Tomb - chest tomb, Garranbane, Co. Limerick
Co. Limerick |
Tombs & Memorials
In a stretch of woodland in Cappercullen Glen, Co. Limerick, a carved stone panel sits embedded in the wall of a small shelter, beside a stream that quietly marks the boundary between two townlands.
The panel, two metres long and just over half a metre high, is not where it was made to be. It began life as the side of a chest tomb, the type of raised, box-shaped funerary monument common in late medieval Irish ecclesiastical settings, and its carved decoration still speaks to that origin: a blind ogee-headed panel, a form of pointed decorative arch typical of Gothic stonework, and a lierne or star-vaulting pattern, a style of interlocking ribbed design more usually seen overhead in medieval church ceilings than worked flat into the side of a tomb.
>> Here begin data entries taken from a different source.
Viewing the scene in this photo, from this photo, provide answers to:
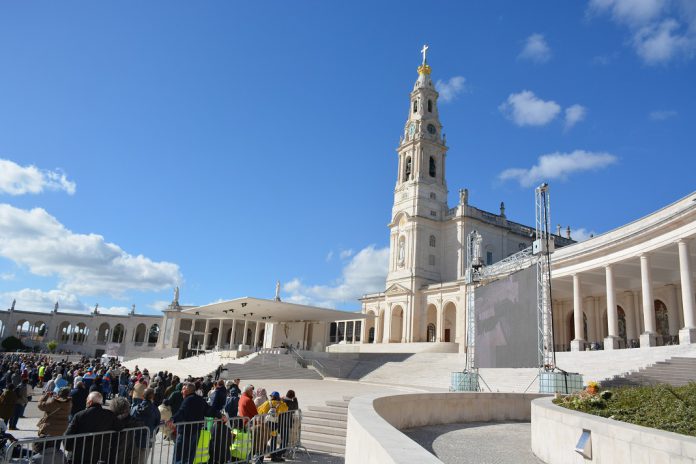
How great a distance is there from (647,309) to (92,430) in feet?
85.2

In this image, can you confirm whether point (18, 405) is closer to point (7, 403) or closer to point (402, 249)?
point (7, 403)

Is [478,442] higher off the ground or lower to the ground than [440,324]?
lower

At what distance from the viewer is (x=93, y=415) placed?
6211 millimetres

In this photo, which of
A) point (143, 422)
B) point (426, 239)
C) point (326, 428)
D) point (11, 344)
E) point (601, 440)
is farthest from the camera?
point (11, 344)

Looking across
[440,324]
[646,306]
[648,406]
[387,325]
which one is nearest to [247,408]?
[648,406]

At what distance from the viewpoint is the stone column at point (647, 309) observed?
78.4ft

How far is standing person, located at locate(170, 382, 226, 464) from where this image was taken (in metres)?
8.14

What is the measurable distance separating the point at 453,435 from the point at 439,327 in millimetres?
35930

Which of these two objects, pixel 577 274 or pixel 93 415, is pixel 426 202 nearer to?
pixel 577 274

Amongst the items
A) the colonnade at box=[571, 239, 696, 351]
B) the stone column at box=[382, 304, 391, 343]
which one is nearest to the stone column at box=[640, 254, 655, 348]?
the colonnade at box=[571, 239, 696, 351]

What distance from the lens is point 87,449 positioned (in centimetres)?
611

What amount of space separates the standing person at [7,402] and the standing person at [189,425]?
18.1 ft

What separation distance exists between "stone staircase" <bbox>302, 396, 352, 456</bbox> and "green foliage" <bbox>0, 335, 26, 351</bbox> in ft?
246

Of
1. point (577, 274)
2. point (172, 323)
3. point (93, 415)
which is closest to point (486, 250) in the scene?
point (577, 274)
The panel is thought to date from the 16th century and was originally located in Owney Abbey, a monastic site some distance from where it now rests. How it came to be removed from the abbey and brought to Cappercullen Glen is not fully recorded, but its current setting adds another layer of historical complexity. The stone shelter into which the panel is incorporated was built by the Belgian monks of Glenstal Abbey, and it covers a mass-rock, a flat or prominent stone used as an improvised altar during the Penal era, when Catholic worship was prohibited and priests celebrated Mass outdoors in remote locations. Cappercullen Castle lies around 465 metres to the south-west of the site.
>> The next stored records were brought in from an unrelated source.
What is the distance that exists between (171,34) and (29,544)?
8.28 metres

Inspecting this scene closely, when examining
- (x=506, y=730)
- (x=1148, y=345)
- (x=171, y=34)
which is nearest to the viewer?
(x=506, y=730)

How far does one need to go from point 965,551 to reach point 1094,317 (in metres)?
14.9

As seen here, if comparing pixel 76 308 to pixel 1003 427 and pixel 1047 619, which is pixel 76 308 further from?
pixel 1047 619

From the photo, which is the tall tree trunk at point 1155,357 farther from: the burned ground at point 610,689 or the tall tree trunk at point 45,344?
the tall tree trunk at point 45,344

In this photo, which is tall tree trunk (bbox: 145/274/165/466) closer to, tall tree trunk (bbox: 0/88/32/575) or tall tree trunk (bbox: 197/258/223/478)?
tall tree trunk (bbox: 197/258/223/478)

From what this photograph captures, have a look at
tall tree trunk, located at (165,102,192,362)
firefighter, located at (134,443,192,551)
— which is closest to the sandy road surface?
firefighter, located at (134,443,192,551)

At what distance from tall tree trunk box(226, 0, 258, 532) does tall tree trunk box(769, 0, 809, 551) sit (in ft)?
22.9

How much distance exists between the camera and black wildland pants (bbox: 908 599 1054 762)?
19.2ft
The site sits in woodland beside a stream, and the natural boundary of the glen gives it a degree of seclusion that was presumably part of its original appeal as a place of clandestine worship. Visitors approaching through the trees will find the shelter modest and functional rather than elaborate, which makes the quality of the carved stonework in its east wall all the more unexpected. The ogee and vaulting details reward close inspection, particularly in low or raking light that picks out the relief. The record was compiled by Caimin O'Brien and Matt Kelleher, based on details provided by Derek Ryan, and was uploaded to the national monuments database in July 2017.